提示文:
= = = = =

六ッ石山

 六ッ石山 1478.8m
 山域:奥多摩

記録
 山行日1998年2月28日(土)
 ルート境橋→トオノクボ→六ッ石山→石尾根縦走路→奥多摩駅
 コースタイム0815 境橋 → 0900 最後の民家 → 0950/1000 山の神 → 1110/1115 トオノクボ → 1233/1245 六ッ石山 → 1250 石尾根縦走路 → 1330/1340 三ノ木戸林道方面分岐 → 1440 登山口 → 1510 奥多摩駅
 天候曇りのち雨

これまで私にとって奥多摩は青梅線以南に集中しており、特に石尾根から長沢背稜に回り込む長い稜線は空白だった。一気に縦走したいと思いつつ、日帰り山行では足が遠のいたということだが、それではいつまで立っても行けないので、まず一番端の六ッ石山に登ってみた。

= = = = =

課題一覧:
[1] 六ッ石山の山行記録にある次の一文を英語に訳してください。「これまで私にとって奥多摩は青梅線以南に集中しており、特に石尾根から長沢背稜に回り込む長い稜線は空白だった。」
[2] 六ッ石山の山行記録の本文を、最後の文に続けて書き進めてください。

= = = = =

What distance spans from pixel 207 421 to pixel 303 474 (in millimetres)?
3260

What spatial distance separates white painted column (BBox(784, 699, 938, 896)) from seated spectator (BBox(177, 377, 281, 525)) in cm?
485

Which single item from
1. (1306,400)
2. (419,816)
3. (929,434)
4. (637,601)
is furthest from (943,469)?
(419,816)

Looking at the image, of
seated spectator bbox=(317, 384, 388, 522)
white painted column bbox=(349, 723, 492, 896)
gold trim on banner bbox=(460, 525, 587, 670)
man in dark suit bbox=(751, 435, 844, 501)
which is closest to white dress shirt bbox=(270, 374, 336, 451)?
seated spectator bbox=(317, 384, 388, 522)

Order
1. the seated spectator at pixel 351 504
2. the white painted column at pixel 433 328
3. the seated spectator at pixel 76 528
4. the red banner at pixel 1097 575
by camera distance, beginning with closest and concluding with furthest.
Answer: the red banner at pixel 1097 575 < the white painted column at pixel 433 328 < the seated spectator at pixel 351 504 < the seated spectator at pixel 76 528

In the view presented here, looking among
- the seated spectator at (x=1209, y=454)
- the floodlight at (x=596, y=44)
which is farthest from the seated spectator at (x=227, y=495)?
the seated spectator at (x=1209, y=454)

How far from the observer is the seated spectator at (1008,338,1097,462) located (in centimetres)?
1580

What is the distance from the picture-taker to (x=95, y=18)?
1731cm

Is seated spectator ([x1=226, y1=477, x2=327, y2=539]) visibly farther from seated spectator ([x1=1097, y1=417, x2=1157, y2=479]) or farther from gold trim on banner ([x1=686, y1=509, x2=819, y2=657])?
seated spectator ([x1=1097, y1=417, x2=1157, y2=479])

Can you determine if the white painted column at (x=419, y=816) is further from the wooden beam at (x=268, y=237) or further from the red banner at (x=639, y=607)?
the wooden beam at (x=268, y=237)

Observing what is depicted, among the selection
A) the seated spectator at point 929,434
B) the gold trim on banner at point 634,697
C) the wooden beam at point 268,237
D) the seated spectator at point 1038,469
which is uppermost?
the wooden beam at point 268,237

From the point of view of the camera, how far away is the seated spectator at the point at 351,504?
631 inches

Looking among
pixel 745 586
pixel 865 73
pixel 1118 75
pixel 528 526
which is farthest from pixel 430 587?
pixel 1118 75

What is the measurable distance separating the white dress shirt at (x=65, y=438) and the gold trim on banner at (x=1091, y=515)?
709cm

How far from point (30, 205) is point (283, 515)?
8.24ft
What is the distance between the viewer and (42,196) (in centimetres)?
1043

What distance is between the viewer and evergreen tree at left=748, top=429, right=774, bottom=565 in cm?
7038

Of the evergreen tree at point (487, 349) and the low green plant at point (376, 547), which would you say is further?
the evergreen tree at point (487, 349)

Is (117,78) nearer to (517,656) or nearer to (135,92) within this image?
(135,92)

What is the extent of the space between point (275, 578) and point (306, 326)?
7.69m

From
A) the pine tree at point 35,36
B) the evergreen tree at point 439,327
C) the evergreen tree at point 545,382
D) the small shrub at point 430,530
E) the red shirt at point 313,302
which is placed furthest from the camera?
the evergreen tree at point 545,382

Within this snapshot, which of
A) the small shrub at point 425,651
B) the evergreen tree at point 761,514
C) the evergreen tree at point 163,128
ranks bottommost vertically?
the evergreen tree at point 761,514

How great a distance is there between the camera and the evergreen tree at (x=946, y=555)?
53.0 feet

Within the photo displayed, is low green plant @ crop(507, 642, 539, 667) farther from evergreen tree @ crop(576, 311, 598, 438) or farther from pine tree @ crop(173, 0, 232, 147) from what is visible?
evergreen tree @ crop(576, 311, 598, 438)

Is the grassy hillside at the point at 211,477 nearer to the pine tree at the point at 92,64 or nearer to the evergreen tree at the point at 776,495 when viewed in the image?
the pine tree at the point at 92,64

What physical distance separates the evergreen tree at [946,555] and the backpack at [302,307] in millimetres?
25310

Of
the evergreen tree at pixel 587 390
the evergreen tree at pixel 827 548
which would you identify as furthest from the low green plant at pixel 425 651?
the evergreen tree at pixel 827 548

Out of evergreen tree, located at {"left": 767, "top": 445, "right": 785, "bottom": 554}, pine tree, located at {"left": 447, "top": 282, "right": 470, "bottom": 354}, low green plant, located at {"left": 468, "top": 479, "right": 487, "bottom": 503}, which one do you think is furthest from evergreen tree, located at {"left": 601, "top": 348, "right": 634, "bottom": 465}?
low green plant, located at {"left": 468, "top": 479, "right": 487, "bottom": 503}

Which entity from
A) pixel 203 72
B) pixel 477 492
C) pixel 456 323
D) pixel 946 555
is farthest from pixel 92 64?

= = = = =

課題別解答:
[1] Until now, my time in Okutama had been concentrated south of the Ome Line, and in particular the long ridgeline that curves around from the Ishione Ridge to the Nagasawa Ridge had remained a blank for me.

[2]
奥多摩駅から留浦行きのバスに乗り込む。今にも降り出しそうな空模様の中、境橋で降り、境の集落に入って行く。入り口に六ッ石山登山口の看板があり、すぐ石畳の細い道に入る。樹林の中を登るとあたりが開け、急斜面に建てられた一軒家がでてくる。回りの斜面に作られた畑は、あまりにも傾斜が急なため一枚の畑すら水平にできないようだ。再び樹林に入ると、また次の家が遥か上方に見えてくる。そしてまたその上に次ぎの家がある。最後の家までバス停から40分、標高差で急坂を250mである。これほど急な斜面にある集落はかなり特異ではなかろうか。庭にはもう梅の花も咲いていて、なんとなく桃源郷の様なこの集落が見られただけでも来たかいがあったと思った。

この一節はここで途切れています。